Is there a way to evaluate this particular surface integral? Or, more clearly, given a random triangle in 3D with scalars attached to its vertices, can a notion of surface integral for a function that just interpolates the scalar values over this triangle be established in a consistent way? (then I can just sum the integrals over all triangles and get a numerical estimate).
NOTE
The purpose of computing that surface integral is to assess the importance of a vertex as a salient feature in a local context for a polyhedral surface. The entire concept should be implementable using a computer programming language (hence the more abstract mathematical quirks and impediments may be overlooked up to an acceptable limit).
For a "quick" reference, a good survey of how some continuous differential geometry concepts are adapted in the discrete context, you can consult CalTech's Graphics Group tech report on the issue: http://multires.caltech.edu/pubs/diffGeoOps.pdf
Solution proposition
Let $f(v) = (k_1^2 + k_2^2)(v)$ be a positive scalar function defined on the polyhedral surface. Evaluating $\int_S{f dS}$ can be done by summing all $\int_{\Delta{ijk}}{f dS}$ over all $(v_i,v_j,v_k)$ triangular faces of the surface. Then the problem is reduced to evaluating:
$$ \int_{\Delta{ijk}}{f dS} = \int_s \int_t { f(v(s,t)) \left| \frac{\partial v}{\partial s} \times \frac{\partial v}{\partial t}\right| ds dt },$$ where $v(s,t)$ is a parameterization for the $\Delta_{ijk}$ triangle.
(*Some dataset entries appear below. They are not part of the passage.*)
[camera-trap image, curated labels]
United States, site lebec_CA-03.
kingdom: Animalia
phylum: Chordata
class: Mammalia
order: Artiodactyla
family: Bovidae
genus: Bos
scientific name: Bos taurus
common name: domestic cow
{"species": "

For example, $v(s,t) = (1-t)((1-s)v_1 + sv_2) + tv_3$, where $(s,t) \in [0,1]^2$.
Now, we require that $f(v(0,0))=f(v_1)=K_1$, $f(v(1,0))=f(v_2)=K_2$ and $f(v(0,1))=f(v_3)=K_3$, i.e. $f(v_i)=K_i$. Hence $f$ can also be a convex combination of $K_1$, $K_2$ and $K_3$, but this time over a triangular domain that is isometric to $\Delta_{v_1v_2v_3}$.
There should exist a parameterization $v^*(s,t)$ of the $\Delta_{v_1v_2v_3}$ triangle such that $\left| \frac{\partial v}{\partial s} \times \frac{\partial v}{\partial t}\right| = 1$ (is this affirmation valid?).
Since the image of $f(\Delta_{v_1v_2v_3})$ is also a triangle (it is a convex combination of $K_i$s), and since there must be a "canonical" parameterization $v^*(s,t)$ of $\Delta$, then we can compute the resulting double integral as the volume under the $K_1K_2K_3$ triangle over the triangular domain that is isometric to $\Delta_{v_1v_2v_3}$. This solid object is a generalized triangular prism (its base planes are not necessarily parallel anymore).
Is there any obvious flaw in the above solution?